Submitted to: Journal of Hazardous Materials
Publication Type: Peer Reviewed Journal
Publication Acceptance Date: June 15, 2005
Publication Date: April 30, 2006
Citation: Gill, T., Zobeck, T.M., Stout, J.E. 2006. Technologies for laboratory generation of dust from geological materials. Journal of Hazardous Materials. 132:23-38. Interpretive Summary: Dust samples created from soils and other sediments are used to test the dust potential, characteristics, and environmental and health impacts of the samples. A large number of different types of devices have been used in a number of different scientific areas to create dust from bulk samples of soils or sediments. Dozens of different devices designed to create dust from soils and sediments under controlled laboratory conditions are described in this paper. When choosing which instrument to use, scientists must consider the type of process to be tested. For example, some devices collect fine particles not bound to other particles in the sample while others may grind or rotate the sample to create new dust from larger clumps of particles. The amount of 'dustiness' in a sample, also called the dust index, has been calculated in different ways. This manuscript points out that standardized dust-production devices and definitions of dustiness will improve comparisons between laboratories and instruments.

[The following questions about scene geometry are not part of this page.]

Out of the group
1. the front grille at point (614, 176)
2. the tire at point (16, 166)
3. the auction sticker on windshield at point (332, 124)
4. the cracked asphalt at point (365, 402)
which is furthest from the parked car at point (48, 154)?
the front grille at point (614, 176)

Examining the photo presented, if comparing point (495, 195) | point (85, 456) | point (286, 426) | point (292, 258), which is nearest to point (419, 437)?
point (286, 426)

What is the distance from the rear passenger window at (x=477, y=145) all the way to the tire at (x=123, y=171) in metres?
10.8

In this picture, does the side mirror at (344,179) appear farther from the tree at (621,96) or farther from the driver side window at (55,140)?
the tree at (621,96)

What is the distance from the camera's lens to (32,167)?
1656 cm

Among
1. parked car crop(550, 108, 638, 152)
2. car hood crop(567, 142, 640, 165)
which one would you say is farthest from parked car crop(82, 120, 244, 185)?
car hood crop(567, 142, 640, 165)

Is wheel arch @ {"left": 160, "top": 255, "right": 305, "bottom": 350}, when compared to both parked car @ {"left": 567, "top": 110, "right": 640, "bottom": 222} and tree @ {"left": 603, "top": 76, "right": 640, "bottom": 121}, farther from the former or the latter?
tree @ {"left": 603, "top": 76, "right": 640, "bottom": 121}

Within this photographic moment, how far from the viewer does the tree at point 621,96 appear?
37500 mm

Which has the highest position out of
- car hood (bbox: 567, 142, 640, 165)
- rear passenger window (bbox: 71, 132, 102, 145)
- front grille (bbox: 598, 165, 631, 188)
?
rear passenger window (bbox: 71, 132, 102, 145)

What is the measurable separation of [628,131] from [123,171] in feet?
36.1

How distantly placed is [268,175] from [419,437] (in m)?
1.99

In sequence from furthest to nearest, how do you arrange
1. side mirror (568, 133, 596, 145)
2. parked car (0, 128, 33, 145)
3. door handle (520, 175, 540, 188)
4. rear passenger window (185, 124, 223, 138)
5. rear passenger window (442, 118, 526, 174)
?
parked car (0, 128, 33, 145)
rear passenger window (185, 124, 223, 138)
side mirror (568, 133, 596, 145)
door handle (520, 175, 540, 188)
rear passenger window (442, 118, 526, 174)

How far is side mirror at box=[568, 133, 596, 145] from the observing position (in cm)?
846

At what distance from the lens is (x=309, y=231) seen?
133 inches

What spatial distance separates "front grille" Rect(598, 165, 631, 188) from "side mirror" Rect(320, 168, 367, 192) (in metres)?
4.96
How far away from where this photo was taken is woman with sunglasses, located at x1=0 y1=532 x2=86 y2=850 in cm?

Technical Abstract: Dusts generated in the laboratory from soils and sediments are used to evaluate the emission intensities, composition, and environmental and health impacts of mineral aerosols. Laboratory dust generation is also utilized in other disciplines including process control and occupational hygiene in manufacturing, inhalation toxicology, environmental health and epidemiology, and pharmaceutics. Many widely-available and/or easily-obtainable laboratory or commercial appliances can be used to generate mineral aerosols, and several distinct classes of dust generators (fluidization devices, dustfall chambers, rotating drums/tubes) are used for geological particulate studies. Dozens of different devices designed to create dust from soils and sediments under controlled laboratory conditions are documented and described in this paper. When choosing a specific instrument, investigators must consider some important caveats: different classes of dust generators characterize different properties (complete collection of a small puff of aerosol vs. sampling of a representative portion of a large aerosol cloud) and physical processes (resuspension of deposited dust vs. in situ production of dust). The quantity “dustiness” has been used in industrial and environmental health research; though it has been quantified in different ways by different investigators, it should also be applicable to studies of geological aerosol production. Using standardized dust-production devices and definitions of dustiness will improve comparisons between laboratories and instruments: lessons learned from other disciplines can be used to improve laboratory research on the generation of atmospheric dusts from geological sources.